Three models are trained below. The second model shows the importance of defining categorical features in the HistGradientBoostingRegressor.

In [12]:
## Model 1
## Baseline model using only insurance info and the drug name.

features = ['bin_encoded', 'pcn_encoded', 'group_encoded', 'drug_encoded'] # features
hgbr = HistGradientBoostingRegressor(random_state=412)
base_scores = cross_val_score(hgbr, cmm_paid[features], cmm_paid.patient_pay, 
                         cv=5, scoring='neg_mean_absolute_percentage_error')

In [16]:
print('Default paramter with no categrocical features defined--MAPE:', -base_scores.mean()*100)

Default paramter with no categrocical features defined--MAPE: 32.39207362582866


In [21]:
## Model 2
## Improved model using only insurance info with defined categorical features.

features = ['bin_encoded', 'pcn_encoded', 'group_encoded', 'drug_encoded'] # features
hgbr = HistGradientBoostingRegressor(random_state=412, categorical_features=[0, 1, 2, 3])
cat_scores = cross_val_score(hgbr, cmm_paid[features], cmm_paid.patient_pay, 
                         cv=5, scoring='neg_mean_absolute_percentage_error')

In [22]:
print('Default paramter with categrocical features defined--MAPE:', -cat_scores.mean()*100)
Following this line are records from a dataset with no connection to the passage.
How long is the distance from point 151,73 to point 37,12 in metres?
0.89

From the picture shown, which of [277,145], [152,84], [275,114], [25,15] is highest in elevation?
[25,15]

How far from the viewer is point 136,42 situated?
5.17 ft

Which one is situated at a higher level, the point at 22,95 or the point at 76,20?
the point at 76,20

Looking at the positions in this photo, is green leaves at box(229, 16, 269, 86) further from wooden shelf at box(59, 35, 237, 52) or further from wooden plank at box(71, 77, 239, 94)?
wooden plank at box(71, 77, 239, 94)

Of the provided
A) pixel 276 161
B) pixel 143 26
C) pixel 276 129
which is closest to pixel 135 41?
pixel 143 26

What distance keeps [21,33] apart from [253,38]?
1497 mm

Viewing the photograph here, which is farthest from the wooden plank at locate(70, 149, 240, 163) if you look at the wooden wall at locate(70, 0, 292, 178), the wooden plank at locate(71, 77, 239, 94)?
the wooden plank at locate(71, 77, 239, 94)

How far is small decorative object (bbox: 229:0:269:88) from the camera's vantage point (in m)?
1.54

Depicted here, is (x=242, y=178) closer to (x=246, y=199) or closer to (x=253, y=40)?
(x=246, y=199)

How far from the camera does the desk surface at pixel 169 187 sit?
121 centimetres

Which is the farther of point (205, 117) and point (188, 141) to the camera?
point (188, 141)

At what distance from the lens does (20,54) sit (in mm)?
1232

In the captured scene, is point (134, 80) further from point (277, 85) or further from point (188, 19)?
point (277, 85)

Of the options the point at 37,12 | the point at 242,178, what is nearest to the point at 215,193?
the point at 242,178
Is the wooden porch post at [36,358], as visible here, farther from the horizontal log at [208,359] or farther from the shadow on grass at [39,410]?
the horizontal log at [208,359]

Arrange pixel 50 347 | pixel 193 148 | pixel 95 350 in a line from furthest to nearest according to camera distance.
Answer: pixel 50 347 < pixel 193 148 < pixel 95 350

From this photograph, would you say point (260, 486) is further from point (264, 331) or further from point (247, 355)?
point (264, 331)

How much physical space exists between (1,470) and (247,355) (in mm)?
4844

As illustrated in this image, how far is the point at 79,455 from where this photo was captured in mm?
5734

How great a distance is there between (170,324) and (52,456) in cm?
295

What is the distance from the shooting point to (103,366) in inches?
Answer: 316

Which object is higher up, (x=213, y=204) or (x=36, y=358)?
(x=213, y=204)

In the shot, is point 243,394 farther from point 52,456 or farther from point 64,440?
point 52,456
Default paramter with categrocical features defined--MAPE: 9.543921744956608


In [6]:
## Model 3
## This model is the same as the model 2 with no bound on the number of leaf nodes.
## Training this model is slower (order of minutes) but shows greatly increased metrics.)
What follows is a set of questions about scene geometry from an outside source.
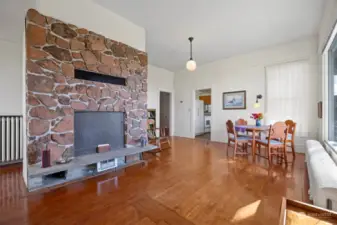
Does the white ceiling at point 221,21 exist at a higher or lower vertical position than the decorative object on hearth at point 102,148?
higher

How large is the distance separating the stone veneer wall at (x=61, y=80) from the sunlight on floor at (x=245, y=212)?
7.97 feet

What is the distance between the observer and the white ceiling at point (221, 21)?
275cm

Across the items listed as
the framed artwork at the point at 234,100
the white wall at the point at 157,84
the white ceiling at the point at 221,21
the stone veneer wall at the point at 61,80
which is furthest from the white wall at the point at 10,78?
the framed artwork at the point at 234,100

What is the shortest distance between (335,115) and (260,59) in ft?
8.33

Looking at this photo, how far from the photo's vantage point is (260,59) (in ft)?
15.4

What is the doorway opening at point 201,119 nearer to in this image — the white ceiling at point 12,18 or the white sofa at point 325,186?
the white sofa at point 325,186

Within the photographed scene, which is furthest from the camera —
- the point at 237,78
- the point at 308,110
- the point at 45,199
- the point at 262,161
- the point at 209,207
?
the point at 237,78

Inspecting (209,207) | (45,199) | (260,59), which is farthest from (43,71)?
(260,59)

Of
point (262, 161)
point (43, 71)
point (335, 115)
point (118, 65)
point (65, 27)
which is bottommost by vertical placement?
point (262, 161)

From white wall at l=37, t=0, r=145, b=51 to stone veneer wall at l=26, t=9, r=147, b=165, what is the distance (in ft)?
0.46

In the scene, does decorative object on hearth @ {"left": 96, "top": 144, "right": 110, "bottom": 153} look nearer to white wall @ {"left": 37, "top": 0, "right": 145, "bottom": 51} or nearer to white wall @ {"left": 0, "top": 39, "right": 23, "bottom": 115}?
white wall @ {"left": 37, "top": 0, "right": 145, "bottom": 51}

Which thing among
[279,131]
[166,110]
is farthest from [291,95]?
[166,110]

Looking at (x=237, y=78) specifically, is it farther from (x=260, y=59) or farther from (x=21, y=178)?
(x=21, y=178)

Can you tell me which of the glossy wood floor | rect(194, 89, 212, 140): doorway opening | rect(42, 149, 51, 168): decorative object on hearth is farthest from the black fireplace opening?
rect(194, 89, 212, 140): doorway opening
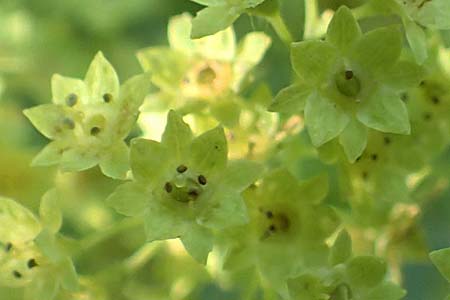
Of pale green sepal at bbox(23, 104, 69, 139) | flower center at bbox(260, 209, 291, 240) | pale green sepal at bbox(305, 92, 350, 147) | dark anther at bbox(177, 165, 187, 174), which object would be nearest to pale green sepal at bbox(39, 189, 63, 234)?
pale green sepal at bbox(23, 104, 69, 139)

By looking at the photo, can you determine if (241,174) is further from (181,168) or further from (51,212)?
(51,212)

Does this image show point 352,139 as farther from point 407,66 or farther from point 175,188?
point 175,188

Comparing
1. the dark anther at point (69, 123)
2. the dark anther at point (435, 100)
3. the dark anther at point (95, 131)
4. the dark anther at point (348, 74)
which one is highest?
the dark anther at point (348, 74)

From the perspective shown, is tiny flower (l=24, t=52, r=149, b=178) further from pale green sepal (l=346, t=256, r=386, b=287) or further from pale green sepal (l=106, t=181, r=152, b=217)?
pale green sepal (l=346, t=256, r=386, b=287)

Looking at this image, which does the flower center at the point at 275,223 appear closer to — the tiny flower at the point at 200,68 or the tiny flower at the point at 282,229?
the tiny flower at the point at 282,229

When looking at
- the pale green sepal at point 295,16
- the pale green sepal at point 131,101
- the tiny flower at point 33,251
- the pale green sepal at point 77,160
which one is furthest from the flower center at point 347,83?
the tiny flower at point 33,251

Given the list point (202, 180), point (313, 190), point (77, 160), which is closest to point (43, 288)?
point (77, 160)
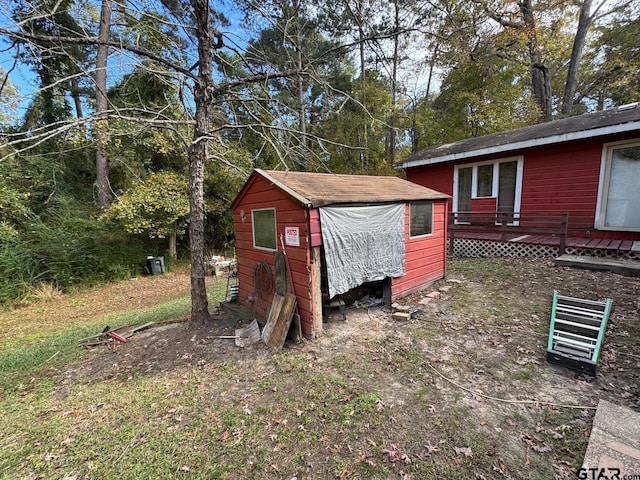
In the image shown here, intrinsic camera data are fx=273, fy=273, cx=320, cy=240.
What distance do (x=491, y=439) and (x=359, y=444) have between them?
3.76 feet

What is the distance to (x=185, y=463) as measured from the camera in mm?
2326

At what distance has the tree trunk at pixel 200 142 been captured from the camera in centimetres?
400

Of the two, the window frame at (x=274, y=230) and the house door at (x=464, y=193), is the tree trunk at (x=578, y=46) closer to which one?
the house door at (x=464, y=193)

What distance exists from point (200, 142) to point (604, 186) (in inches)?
397

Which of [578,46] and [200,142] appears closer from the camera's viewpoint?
[200,142]

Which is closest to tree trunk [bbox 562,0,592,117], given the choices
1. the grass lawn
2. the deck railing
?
the deck railing

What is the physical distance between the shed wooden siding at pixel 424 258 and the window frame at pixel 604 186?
15.4ft

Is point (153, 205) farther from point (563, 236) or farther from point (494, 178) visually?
point (563, 236)

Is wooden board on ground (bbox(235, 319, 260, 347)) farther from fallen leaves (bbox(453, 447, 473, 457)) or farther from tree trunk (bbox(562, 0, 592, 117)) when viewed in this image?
tree trunk (bbox(562, 0, 592, 117))

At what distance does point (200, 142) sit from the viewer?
4.30 m

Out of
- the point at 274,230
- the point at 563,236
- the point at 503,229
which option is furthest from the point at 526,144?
the point at 274,230

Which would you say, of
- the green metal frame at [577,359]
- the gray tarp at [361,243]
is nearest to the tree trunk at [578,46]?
the gray tarp at [361,243]

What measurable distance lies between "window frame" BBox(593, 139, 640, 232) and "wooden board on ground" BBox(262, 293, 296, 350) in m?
8.87

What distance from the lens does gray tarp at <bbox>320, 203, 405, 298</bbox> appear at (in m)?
4.26
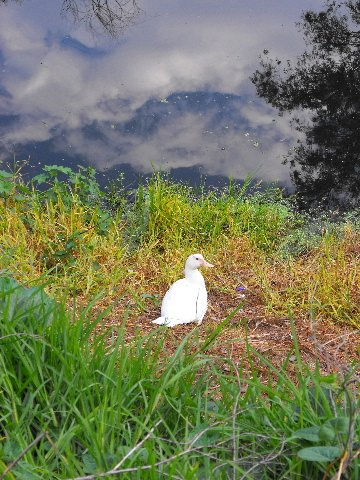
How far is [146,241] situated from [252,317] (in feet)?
4.36

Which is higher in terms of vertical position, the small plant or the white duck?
the small plant

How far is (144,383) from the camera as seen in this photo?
236 cm

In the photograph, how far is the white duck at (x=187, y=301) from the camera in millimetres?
3965

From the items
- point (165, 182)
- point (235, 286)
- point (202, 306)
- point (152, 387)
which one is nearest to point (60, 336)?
point (152, 387)

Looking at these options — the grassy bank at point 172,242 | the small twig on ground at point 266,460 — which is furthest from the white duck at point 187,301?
the small twig on ground at point 266,460

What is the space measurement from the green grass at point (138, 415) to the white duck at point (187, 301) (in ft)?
4.49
features = ['bin_encoded', 'pcn_encoded', 'group_encoded', 'drug_encoded'] # features
hgbr = HistGradientBoostingRegressor(random_state=412, categorical_features=[0, 1, 2, 3], max_leaf_nodes=None)
scores = cross_val_score(hgbr, cmm_paid[features], cmm_paid.patient_pay, 
                         cv=5, scoring='neg_mean_absolute_percentage_error')

In [20]:
print('No upper bound on Leaf Nodes in model and categorical features--MAPE', -scores.mean()*100)

No upper bound on Leaf Nodes in model and categorical features--MAPE 1.588027916051193


My feeling is that max_leaf_nodes can be tuned so that the model can be trained faster.

### Further work includes adding day of year and diagnosis information into the model

Initial tests show very minimal gains ~0.1%

Additionally, this model was only tested on the training set.